▸ Problem details: The records must be retyped exactly, with no pictures included.

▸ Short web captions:
....

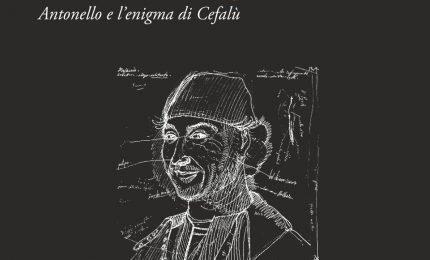 Antonello e l'enigma di Cefalù oggi al Castello di Roccella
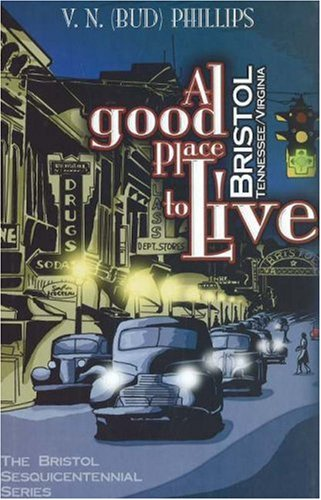 9781570723148: A Good Place to Live: Bristol, Tennessee/Virginia (The Bristol Sesquicentennial Series)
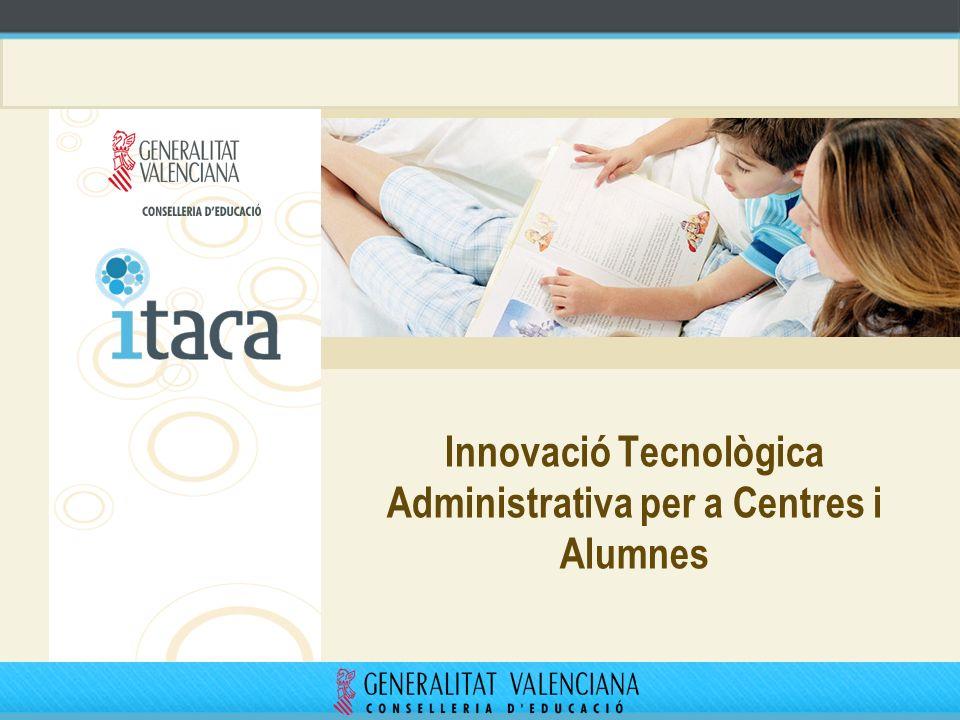 Innovació Tecnològica Administrativa per a Centres i Alumnes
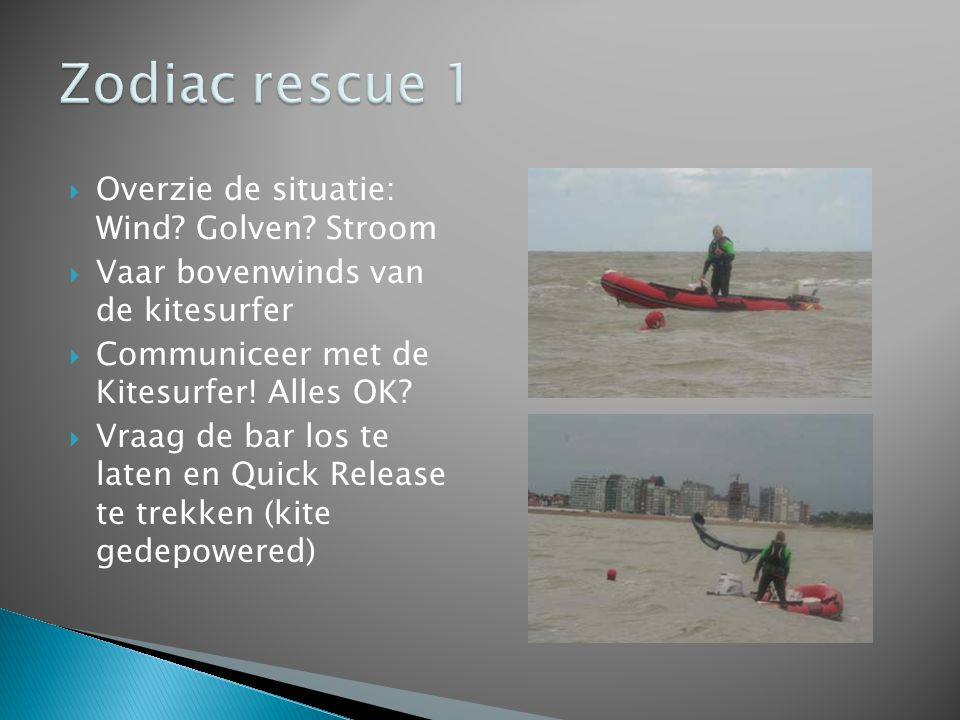 Zodiac rescue 1 Overzie de situatie: Wind Golven Stroom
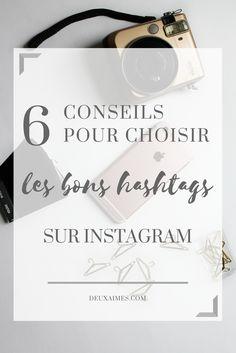 Astuce réseaux sociaux - Comment choisir et utiliser les bons hashtags sur Instagram - 6 conseils pour améliorer la visibilité de ses clichés - @DEUXAIMES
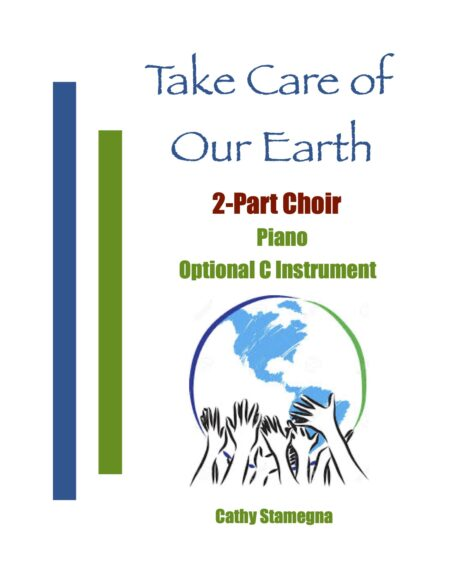 2 Part Choir Take Care of Our Earth title JPEG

....

▸ The answer:
 Antonello e l'enigma di Cefalù oggi al Castello di Roccella
 9781570723148: A Good Place to Live: Bristol, Tennessee/Virginia (The Bristol Sesquicentennial Series)
 Innovació Tecnològica Administrativa per a Centres i Alumnes
 Zodiac rescue 1 Overzie de situatie: Wind Golven Stroom
 Astuce réseaux sociaux - Comment choisir et utiliser les bons hashtags sur Instagram - 6 conseils pour améliorer la visibilité de ses clichés - @DEUXAIMES
 2 Part Choir Take Care of Our Earth title JPEG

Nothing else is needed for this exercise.